How to reaffirm the online branding message

GS1 Australia offers a range of services to brands, some aimed at helping them navigate the intricacies of online retailing.

As businesses start to move away from traditional retail brick and mortar outlets towards online business models, there needs to be a smart marketing strategy to help both brands and consumers navigate through to outcomes that will meet both of their needs.

GS1 realises that it is important to support companies moving into this arena and that digital images and content are important tools in selling their products. Mark Blitenthall is GS1’s manager of service engagement and is leading the charge in terms of getting a new offering into the marketplace.

GS1 Australia, is the not-for-profit organisation responsible for administering barcodes in Australia, and has been a long-term supporter of industry with services like barcode verification, which involves brand owners submitting product barcodes for testing to ensure that their products will scan at point of sale.

“More recently we’ve been offering additional services, including imaging capabilities via GS1 photography,” said Blitenthall.

“The service also offers other things such as content creation, where we curate the information that is on a product’s packaging. We provide the brand’s information to the retailers in an electronic format so they’ve not only got the product image, but all the information that goes with that image on the product.

“Consumers can look up the product based on its description, and be presented with a range of other information about the product such as the allergens it might contain. As people become more conscious of the food they consume, they are looking for particular ingredients, so it’s important for food brands to provide this information. Consumer expectations are evolving too, so people keep expecting more information on ingredients.”

GS1 starts with the foundation of making a product traceable and sharing supply chain information using the barcode.
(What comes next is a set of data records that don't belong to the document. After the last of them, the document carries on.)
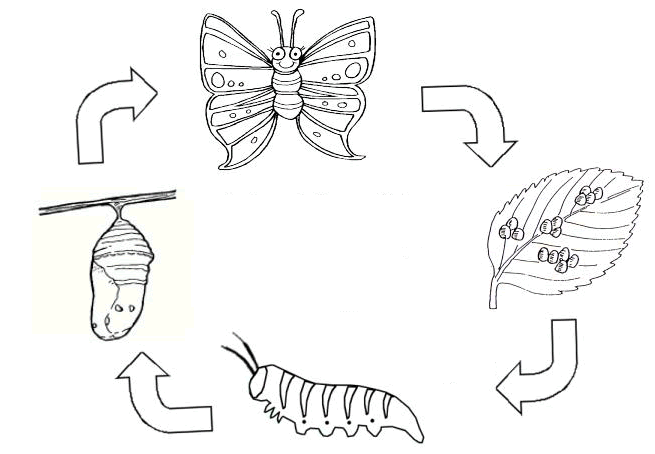 ButterflyLifeCycle
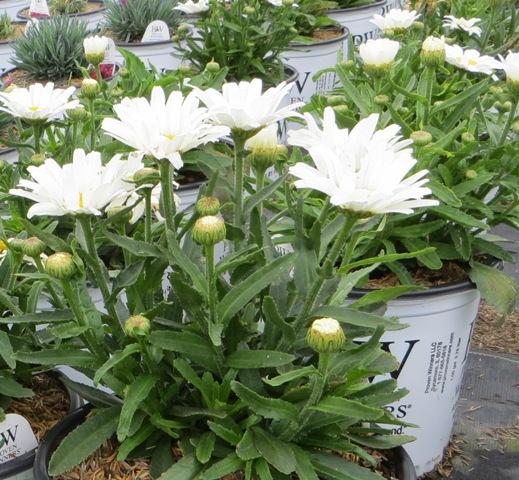 Daisy May Leucanthemum 6-21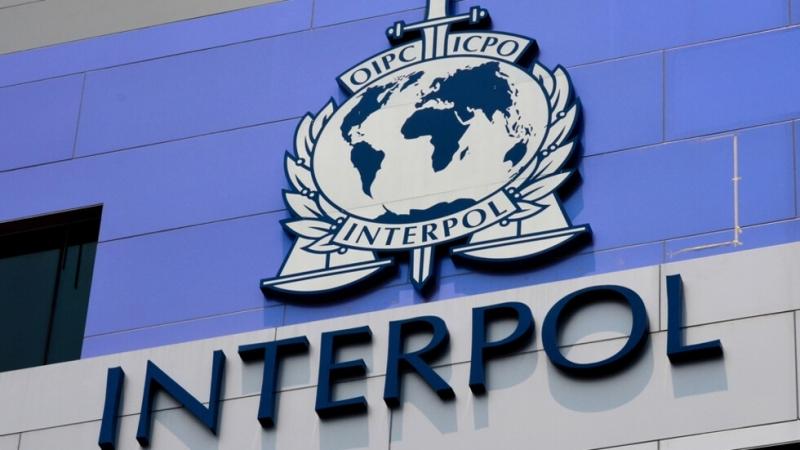 """""""Интерпол"""" откри повече от 12 души, заподозрени в тероризъм по"""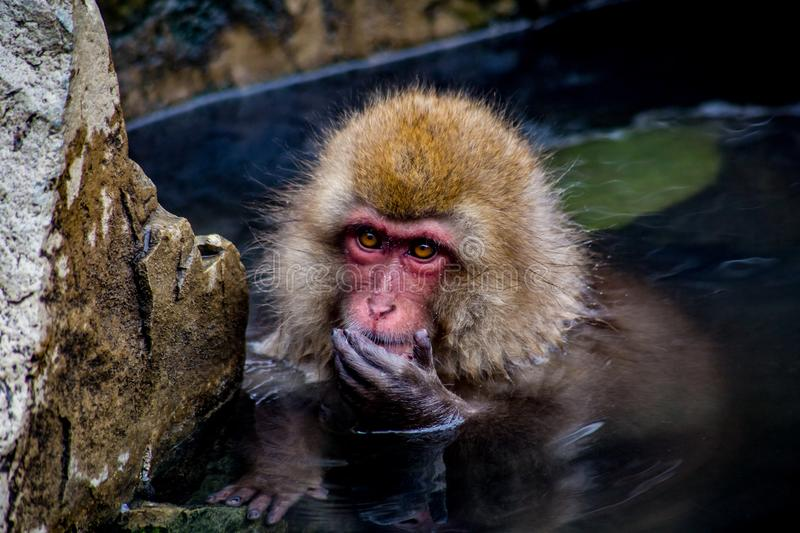 Snow monkey in the hot spring. A Japanese Macaque, or snow monkey, rests in a natural hot spring stock photos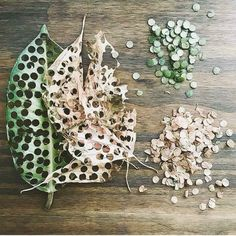 Confetti Made From Fallen Leaves! Loved This Zero-Waste Decoration Idea Confetti Made From Fallen Leaves! Loved This Zero-Waste Decoration Idea Perfect Wedding, Dream Wedding, Wedding Beauty, Wedding Confetti, Zero Waste, Reduce Waste, Big Day, Getting Married, Something To Do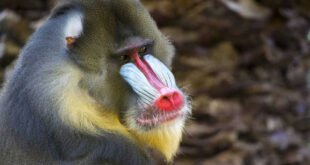 the mandrill monkey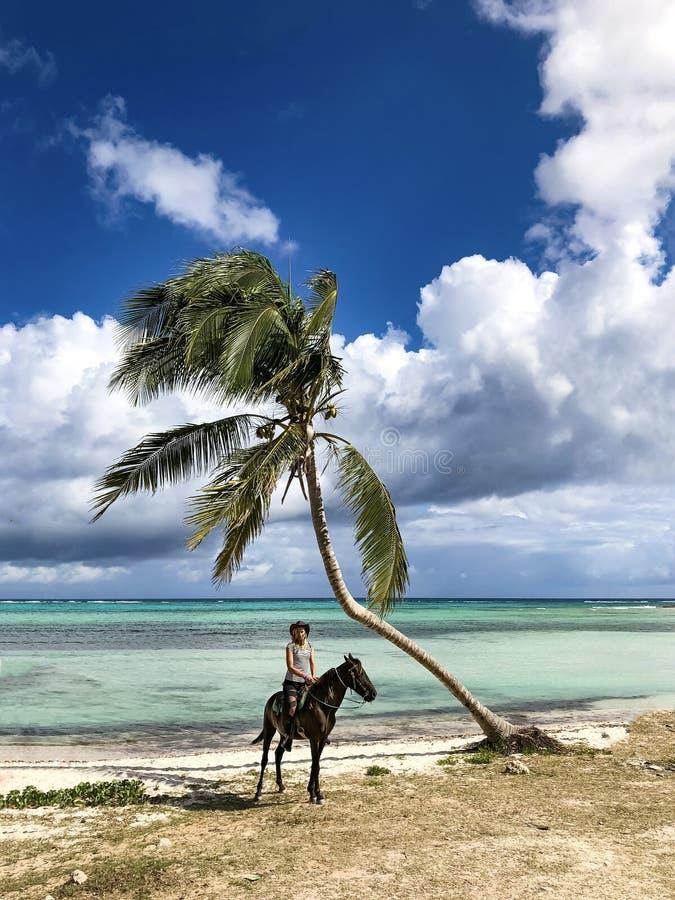 Κορίτσι κάουμποϋ σε ένα άλογο κάτω από έναν φοίνικα στοκ φωτογραφίες με δικαίωμα ελεύθερης χρήσης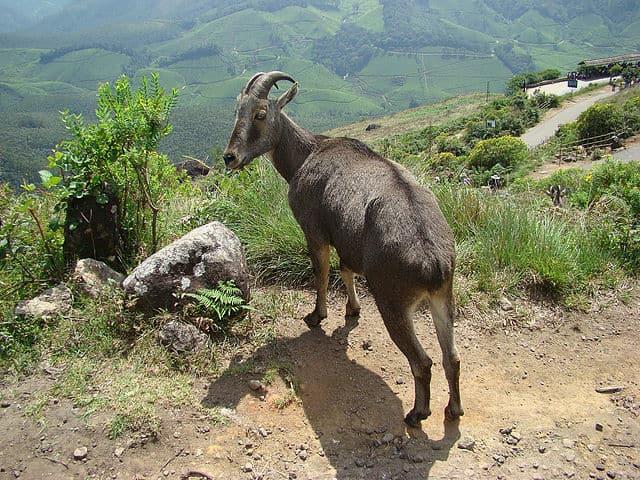 मथिकेत्तन शोला राष्ट्रीय उद्यान Mathikettan Shola National Park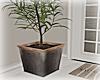 [Luv] Plant 4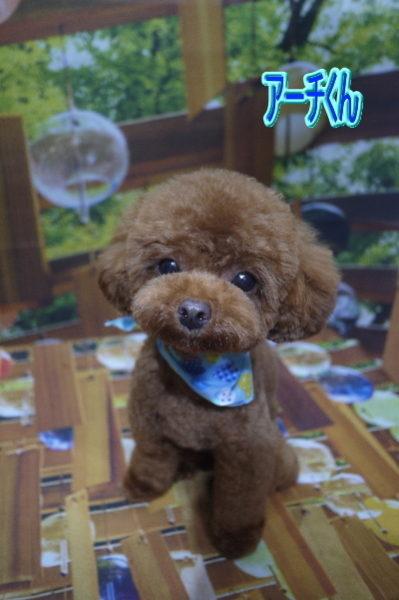 ティーカッププードルレッドの成犬オス、千葉県鎌ヶ谷市アーチ君画像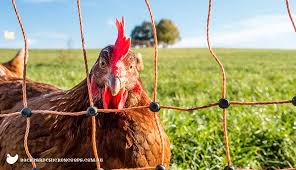 How To Use Electric Poultry Fencing The Ultimate Guide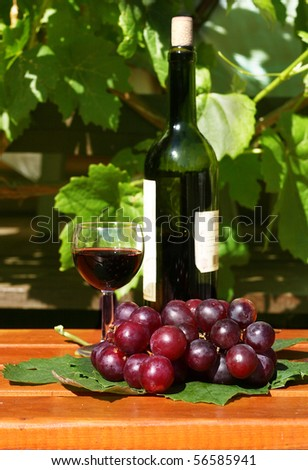 Wine glass, grapes and bottle in garden - stock photo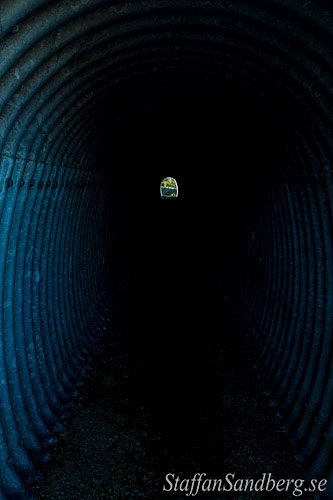 Vilttunnel
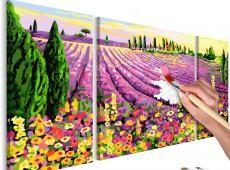 Kifestő - Lavender Field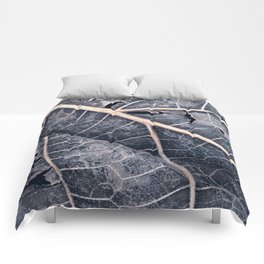 Organic Winter Decay Comforters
This new service has evolved to having an image associated with the product, and supplementing the supply chain data with information that is of interest to the product’s end consumers.

“Many companies that GS1 Australia works with initially come to them to get a barcode.
“Then they’ll realise there are other things they need to do, like developing a working relationship with their trading partners,” said Blitenthall. “The retailer will recommend providing information about the product in order to facilitate its movement through the supply chain. It’s at this point that GS1 can assist brand owners to provide all of the additional information that retailers require in order to support the process of getting their product to market.

“We also proactively reach out to our members to discuss their business needs with a view to providing as much support as we can. One of the solutions we provide to them is the photography and content creation service,” said Blitenthall.

It costs about $95 per product for content creation. As a not-for-profit organisation GS1 is doing its best to make it as cost effective as possible.

“When you think about what organisations spend to launch a new product and all the R&D that goes into that product’s development, $95 per item is a small fee to ensure that the product’s on-line marketing has the same focus as the rest of the R&D effort,” said Blitenthall.

COVID-19 has also led to a push for more retailers wanting to get product online. A couple of months ago, there wasn’t as much urgency to have an online presence, according to Blitenthall. However, with COVID-19, there has been a push from the retailers to not only have a bigger presence online but to make sure that the content on their websites is 100 per cent accurate and also that they are showcasing the products the best way they can.

“The retailers are encouraging brands to enhance their online presence, but I think that brand owners are also realising that there is a benefit to be had from making sure they have got accurate content,” he said. “Everyone’s on a journey and we’re all at different stages on that journey. Many are still at the stage of trying to get the product information and images right. COVID-19 has given it a bit more momentum and we’re starting to see retailers encourage, and brand owners buying into the concept of, supplying content.”

The process of using the service is straightforward, according to Blitenthall, and GS1 will do a lot of the leg work for the brand.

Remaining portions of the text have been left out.